WHAT THE TASK ASKS: Restate verbatim the span of lines below between the line with "United States, site archbold_FL-29." and the line with "category: neotoma species", including those two lines, and only that span.
┌─ STORED DATA
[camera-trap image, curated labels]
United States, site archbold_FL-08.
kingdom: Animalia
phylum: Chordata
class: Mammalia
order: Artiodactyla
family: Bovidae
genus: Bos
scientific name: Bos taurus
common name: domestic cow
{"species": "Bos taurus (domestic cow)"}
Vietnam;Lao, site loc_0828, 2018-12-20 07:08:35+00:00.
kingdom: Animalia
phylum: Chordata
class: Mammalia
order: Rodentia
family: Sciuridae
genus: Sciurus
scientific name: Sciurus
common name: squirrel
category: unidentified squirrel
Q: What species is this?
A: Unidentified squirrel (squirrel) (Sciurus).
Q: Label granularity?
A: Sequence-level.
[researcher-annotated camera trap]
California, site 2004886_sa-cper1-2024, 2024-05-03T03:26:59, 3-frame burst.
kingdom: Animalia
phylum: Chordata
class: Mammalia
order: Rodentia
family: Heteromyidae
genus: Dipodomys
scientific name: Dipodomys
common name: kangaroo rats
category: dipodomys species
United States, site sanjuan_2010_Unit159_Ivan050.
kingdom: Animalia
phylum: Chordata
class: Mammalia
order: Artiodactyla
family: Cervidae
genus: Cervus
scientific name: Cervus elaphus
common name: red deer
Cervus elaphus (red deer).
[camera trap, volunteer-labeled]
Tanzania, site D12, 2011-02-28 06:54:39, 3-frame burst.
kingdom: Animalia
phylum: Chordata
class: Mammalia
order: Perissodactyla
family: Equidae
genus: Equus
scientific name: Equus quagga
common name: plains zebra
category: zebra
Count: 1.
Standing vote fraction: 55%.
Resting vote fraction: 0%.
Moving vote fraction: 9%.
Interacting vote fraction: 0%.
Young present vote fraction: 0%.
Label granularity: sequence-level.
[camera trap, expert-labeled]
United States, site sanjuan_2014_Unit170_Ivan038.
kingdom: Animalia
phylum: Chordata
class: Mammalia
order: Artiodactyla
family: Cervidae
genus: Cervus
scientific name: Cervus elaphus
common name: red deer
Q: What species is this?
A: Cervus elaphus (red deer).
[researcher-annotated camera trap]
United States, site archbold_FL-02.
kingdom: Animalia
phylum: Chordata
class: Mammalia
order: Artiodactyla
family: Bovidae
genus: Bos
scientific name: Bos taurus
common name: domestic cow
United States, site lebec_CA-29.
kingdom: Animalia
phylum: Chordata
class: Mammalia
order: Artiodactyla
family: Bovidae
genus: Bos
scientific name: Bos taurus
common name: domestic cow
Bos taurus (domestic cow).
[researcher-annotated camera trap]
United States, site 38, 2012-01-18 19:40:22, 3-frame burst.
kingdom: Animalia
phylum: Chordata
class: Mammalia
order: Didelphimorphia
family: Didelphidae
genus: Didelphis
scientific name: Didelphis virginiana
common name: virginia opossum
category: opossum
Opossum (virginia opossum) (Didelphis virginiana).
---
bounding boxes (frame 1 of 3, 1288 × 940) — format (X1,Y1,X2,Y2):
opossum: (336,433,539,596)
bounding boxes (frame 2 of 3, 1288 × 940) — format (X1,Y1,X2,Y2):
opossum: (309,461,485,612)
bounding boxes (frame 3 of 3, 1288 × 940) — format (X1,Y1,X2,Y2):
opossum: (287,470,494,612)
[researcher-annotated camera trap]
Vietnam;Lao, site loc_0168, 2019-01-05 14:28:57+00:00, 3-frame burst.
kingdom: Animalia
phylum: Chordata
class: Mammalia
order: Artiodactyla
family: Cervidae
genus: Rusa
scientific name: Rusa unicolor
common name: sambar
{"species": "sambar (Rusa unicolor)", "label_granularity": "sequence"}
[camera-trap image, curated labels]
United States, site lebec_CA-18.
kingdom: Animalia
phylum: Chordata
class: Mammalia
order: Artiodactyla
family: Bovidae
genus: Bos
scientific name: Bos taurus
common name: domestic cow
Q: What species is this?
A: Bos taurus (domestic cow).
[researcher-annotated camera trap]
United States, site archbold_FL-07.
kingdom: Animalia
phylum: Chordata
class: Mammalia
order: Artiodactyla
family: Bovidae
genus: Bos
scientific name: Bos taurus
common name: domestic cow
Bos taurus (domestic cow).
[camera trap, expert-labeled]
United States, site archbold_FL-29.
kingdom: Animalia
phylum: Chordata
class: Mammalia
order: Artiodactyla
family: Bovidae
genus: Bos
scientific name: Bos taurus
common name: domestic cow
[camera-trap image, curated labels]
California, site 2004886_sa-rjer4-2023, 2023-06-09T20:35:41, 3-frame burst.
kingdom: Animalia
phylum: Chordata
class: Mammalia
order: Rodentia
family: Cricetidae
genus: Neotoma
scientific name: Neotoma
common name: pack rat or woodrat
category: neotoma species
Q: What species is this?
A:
└─
WRITTEN RESPONSE:
United States, site archbold_FL-29.
kingdom: Animalia
phylum: Chordata
class: Mammalia
order: Artiodactyla
family: Bovidae
genus: Bos
scientific name: Bos taurus
common name: domestic cow
[camera-trap image, curated labels]
California, site 2004886_sa-rjer4-2023, 2023-06-09T20:35:41, 3-frame burst.
kingdom: Animalia
phylum: Chordata
class: Mammalia
order: Rodentia
family: Cricetidae
genus: Neotoma
scientific name: Neotoma
common name: pack rat or woodrat
category: neotoma species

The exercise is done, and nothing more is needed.